MONTREAT, N.C. (ACT) — As Montreat College supporters scramble to raisemoney for the school, a letter has surfaced indicating that at least one member of the college's board of trustees discussed the college leaving Montreat.
The college board of trustees meets Tuesday evening. That's also the deadline for college supporters to raise $2 million.
But questions about the college's future remain, and they may be hampering the fundraising efforts.
"I would say alumni have expressed that concern as to what is going to happen," said Willie Mangum, president of the Montreat College Alumni Board.
Some of those questions stem from a letter written Dec. 27 to Billy Mitchell, a member of the Montreat College board of trustees.
That letter is from Pete Peery, president of the Mountain Retreat Association. The association does business as Montreat Conference Center. The college grew out of the conference center, and the two organizations have an agreement outlining their relationship.
Part of that agreement says the college and the conference center's association "will continue their affiliation with the Presbyterian Church (USA). Each party agrees that it will not become governed by, subject to nor owned by any religious denomination other than the Presbyterian Church (USA) without the consent of the other party."
Montreat College announced last summer that it was planning a merger with Georgia-based Point University, which is not affiliated with the Presbyterian Church.
Mitchell apparently asked Peery about "releasing the college from the agreement," but a task force for the retreat association was not interested in pursuing that idea.
Mitchell also pitched a second proposal where the college would relocate out of Montreat within five years, according to the letter.

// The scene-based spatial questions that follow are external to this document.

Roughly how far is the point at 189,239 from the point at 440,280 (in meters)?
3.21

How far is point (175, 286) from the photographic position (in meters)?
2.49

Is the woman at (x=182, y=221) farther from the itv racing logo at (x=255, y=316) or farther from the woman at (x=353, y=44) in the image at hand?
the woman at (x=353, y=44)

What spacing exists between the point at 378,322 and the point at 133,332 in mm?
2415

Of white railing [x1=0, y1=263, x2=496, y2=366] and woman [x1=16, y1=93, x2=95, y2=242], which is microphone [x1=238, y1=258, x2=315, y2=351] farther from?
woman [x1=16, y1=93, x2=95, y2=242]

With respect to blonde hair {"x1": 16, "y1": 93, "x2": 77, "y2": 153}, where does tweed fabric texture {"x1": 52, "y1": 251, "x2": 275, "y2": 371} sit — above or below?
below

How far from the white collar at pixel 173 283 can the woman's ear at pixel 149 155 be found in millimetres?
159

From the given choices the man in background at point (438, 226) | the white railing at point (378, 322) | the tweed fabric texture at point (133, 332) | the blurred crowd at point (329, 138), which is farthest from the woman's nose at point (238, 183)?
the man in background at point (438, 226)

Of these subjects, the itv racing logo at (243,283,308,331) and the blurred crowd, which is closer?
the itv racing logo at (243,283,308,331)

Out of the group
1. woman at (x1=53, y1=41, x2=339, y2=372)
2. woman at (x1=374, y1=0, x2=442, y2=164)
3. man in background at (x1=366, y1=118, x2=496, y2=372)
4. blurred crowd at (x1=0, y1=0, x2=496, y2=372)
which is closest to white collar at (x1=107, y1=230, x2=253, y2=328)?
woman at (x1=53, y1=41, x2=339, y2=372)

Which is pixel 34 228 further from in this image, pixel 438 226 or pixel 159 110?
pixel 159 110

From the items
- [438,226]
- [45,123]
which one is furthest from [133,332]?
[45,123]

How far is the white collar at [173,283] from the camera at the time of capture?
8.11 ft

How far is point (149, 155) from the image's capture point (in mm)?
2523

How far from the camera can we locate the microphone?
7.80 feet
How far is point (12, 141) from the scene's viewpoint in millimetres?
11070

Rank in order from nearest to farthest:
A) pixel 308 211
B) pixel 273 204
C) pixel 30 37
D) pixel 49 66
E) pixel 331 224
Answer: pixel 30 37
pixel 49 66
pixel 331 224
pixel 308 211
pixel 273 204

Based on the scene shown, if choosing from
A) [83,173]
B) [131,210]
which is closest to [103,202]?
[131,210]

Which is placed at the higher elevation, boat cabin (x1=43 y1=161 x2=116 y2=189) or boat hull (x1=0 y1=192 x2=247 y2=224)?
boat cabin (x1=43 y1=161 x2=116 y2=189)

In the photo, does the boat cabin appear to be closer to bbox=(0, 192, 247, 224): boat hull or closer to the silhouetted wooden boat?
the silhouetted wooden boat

The proposal would deed the gym, Gaither Hall and Howerton Hall to the Mountain Retreat Association. The college would then lease the property back from the association "for up to five years."
Peery, in the letter, spelled out a series of things that would have to happen before the Mountain Retreat Association board would consider the second proposal. Peery said Monday he has not heard back from the board of trustees.

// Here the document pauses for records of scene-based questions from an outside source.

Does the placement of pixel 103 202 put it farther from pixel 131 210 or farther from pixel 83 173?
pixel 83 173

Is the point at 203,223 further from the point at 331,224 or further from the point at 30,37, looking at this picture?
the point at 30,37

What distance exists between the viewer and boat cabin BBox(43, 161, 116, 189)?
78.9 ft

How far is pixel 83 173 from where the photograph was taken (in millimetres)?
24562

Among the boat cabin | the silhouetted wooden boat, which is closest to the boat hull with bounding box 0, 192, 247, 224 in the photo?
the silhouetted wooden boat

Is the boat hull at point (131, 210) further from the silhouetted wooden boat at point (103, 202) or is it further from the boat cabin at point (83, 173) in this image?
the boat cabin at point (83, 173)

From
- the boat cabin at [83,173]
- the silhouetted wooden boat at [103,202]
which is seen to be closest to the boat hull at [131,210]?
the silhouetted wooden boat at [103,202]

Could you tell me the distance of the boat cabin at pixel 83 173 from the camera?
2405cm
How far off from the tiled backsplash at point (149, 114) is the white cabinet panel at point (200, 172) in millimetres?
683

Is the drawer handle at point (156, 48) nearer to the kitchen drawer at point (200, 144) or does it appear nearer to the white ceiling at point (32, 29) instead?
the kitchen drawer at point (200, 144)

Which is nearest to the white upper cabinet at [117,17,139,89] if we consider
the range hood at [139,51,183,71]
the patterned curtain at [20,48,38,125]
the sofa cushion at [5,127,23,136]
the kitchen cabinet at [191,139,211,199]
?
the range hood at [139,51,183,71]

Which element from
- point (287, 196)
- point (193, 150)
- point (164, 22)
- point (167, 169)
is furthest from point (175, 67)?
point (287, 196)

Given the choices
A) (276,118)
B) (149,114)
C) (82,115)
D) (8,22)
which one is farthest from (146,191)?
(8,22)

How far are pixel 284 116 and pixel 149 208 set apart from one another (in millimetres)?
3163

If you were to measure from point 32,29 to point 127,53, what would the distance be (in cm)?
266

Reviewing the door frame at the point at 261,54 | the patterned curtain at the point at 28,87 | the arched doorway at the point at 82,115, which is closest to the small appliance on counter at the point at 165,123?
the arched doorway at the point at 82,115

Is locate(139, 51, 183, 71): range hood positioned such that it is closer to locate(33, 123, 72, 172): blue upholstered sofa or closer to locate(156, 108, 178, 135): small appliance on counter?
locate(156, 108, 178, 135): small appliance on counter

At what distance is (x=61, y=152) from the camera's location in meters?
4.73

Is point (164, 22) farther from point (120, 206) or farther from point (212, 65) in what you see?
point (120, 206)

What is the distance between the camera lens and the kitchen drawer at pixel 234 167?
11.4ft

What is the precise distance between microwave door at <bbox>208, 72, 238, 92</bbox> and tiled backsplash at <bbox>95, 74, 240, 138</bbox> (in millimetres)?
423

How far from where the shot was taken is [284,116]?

"They made an informal proposal to us, and we then laid down the terms which we would consider taking it to our board, and we have not received any official response to that at all," Peery said.
The Mountain Retreat Association board "was not going to consider any alternative proposal unless it had the full backing of their (the college's) board and Point's board," Peery said.

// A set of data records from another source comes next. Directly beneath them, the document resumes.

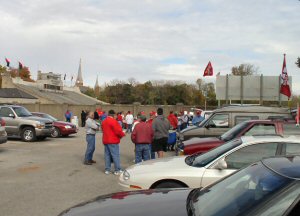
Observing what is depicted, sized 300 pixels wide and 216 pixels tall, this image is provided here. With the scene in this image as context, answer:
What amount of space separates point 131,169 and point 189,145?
2668 millimetres

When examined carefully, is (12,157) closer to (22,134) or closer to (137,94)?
(22,134)

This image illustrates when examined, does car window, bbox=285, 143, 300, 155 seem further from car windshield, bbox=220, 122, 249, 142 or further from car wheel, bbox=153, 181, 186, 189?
car windshield, bbox=220, 122, 249, 142

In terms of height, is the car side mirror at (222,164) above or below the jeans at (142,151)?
above

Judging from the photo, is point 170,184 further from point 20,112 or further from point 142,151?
point 20,112

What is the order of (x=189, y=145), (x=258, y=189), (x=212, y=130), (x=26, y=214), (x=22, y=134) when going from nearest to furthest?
(x=258, y=189) → (x=26, y=214) → (x=189, y=145) → (x=212, y=130) → (x=22, y=134)

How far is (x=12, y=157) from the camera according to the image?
14.0 metres

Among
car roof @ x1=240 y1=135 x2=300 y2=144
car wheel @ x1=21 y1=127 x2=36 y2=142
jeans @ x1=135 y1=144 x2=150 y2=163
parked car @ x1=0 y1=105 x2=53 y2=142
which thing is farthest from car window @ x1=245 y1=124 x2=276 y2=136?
car wheel @ x1=21 y1=127 x2=36 y2=142

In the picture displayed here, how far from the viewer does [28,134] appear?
19500 millimetres

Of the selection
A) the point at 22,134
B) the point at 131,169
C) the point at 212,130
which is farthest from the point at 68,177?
the point at 22,134

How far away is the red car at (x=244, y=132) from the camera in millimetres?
8938

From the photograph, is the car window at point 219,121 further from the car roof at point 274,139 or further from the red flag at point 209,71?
the red flag at point 209,71

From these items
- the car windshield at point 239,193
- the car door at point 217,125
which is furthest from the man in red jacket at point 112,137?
the car windshield at point 239,193

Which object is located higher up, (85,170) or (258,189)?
(258,189)

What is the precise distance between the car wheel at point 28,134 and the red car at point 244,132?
1154cm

Peery said he's not sure what action the retreat association board would take regarding the proposal.
Mitchell could not be reached for comment Monday.
Montreat College interim president Joe Kirkland and Montreat College board of trustees Chairman Bernard H. Wright Jr. also could not be reached.
The 43-acre Montreat site has been home to the college's traditional program. Montreat has other campuses in North Carolina, including in Black Mountain, Asheville and Charlotte, according to the college website.
The college has been a part of the Montreat community since 1916.
Recent financial struggles led the college to lay off 29 employees in 2012.
Two weeks ago, supporters of the school announced a push to raise $2 million in hopes of keeping Montreat an independent college.
A letter from the chairman of the board of trustees said "If $2 million in cash is raised by Feb. 17, the college will plan to move forward for the 2014-15 academic year and will commence a presidential search. If we cannot sustain Montreat College through the next academic year, we will consider an affiliation with Point University."
An anonymous donor pledged to give $500,000 before the deadline, Mangum said. He said supporters of the college have raised $280,000 of remaining $1.5 million.
Mangum asked for an extension to the fundraising effort but said he has not heard back from the college.
Mangum said potential donors have a number of questions. "They want to know what is the merger proposal. What it is? What does it mean for Montreat College?," he said.
They also want more details about the alternative proposal that would keep Montreat operating as an independent college, he said.